The Grand Sophy, by Georgette Heyer. Or most of her Regency Romances but I would go with this or Cotillion perhaps. Wonderful, Wilde-esque stories; hilarious, intelligent and so funly plotted. These books have me chuckling aloud on the train and that is a rare achievement. Very like Austen, but without a certain archness which I don't really respond to in Austen (sacrilege I know).

- I really really enjoyed this book it was lovely and smart and just beautifully written; an astonishingly assured debut novel. Think of it as "Perfume" for optimists, without the latter's heavy-handedness and out-of-control narrative.

Packing For Mars, by Mary Roach. Roach's book is non-fiction, but her mission to humanise astronauts is both fascinating and frequently hilarious. Very funny.

Holmes on the Range by Steve Hockensmith is a fun mash-up of sherlock holmes wannabe cowpokes, it's probably the least "smart" book on the list, but I had a good time with it.

Me, Cheeta, the gloriously bitchy fake memoir of Johnny Weissmullers monkey friend in the original Tarzan movies. Modelled from memoirs like David Niven's (also recommended), I found this originally a quirky conceit, but was surprisingly touched by the end; this isn't just a one-joke book.

The Flashman Books are a lively neo-imperialist parody, following the bullying Flash from Tom Jones' Schooldays.
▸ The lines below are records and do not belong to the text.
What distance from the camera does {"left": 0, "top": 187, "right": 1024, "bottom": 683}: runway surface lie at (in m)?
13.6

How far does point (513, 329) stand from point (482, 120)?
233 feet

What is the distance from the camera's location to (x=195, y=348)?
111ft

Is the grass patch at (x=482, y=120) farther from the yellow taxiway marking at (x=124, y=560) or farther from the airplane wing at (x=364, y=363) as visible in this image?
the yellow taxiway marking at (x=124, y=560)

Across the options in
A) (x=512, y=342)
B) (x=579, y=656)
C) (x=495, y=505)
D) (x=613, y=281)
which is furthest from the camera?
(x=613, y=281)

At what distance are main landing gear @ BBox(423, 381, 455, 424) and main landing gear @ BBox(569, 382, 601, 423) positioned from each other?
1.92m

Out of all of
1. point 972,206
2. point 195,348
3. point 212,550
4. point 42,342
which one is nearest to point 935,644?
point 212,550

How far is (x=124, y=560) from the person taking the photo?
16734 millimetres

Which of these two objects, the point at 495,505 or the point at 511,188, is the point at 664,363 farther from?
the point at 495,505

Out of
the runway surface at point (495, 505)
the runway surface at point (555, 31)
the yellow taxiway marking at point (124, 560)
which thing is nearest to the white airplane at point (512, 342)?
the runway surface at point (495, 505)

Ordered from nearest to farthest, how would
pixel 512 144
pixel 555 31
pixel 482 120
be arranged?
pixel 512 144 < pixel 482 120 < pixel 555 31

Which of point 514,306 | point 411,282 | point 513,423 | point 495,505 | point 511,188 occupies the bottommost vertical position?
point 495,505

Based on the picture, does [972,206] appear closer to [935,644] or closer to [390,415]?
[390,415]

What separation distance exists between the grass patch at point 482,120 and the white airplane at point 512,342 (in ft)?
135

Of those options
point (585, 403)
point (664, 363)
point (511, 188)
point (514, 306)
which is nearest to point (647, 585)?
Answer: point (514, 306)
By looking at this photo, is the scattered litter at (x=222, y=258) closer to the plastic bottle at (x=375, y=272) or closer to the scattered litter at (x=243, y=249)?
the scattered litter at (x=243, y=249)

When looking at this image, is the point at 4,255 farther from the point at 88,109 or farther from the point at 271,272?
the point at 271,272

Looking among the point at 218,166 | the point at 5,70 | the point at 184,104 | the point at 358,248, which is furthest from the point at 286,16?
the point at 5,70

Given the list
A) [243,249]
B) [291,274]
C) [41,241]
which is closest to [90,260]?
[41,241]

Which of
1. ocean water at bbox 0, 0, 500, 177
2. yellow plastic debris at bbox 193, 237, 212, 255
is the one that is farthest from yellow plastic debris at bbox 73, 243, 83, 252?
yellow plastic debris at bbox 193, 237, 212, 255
Let me know if you're after more - I just don't want to give you something depressing (though Lonesome Dove certainly couldn't be called the Happiness Express!) :)
posted by smoke at 6:10 PM on November 22, 2011 [4 favorites]


I just read The Sojourn by Andrew Krivak. It was a finalist for the National Book Award, and it was really very good. I read it in a sitting. There are quite a few deaths, it's set in WWI, but I didn't find it depressing at all.
posted by OmieWise at 6:18 PM on November 22, 2011


Seconding Winter's Tale, except that it gets a bit dense and tedious in the middle when Helprin ponders the metaphysics of city life, but that's also much of its beauty.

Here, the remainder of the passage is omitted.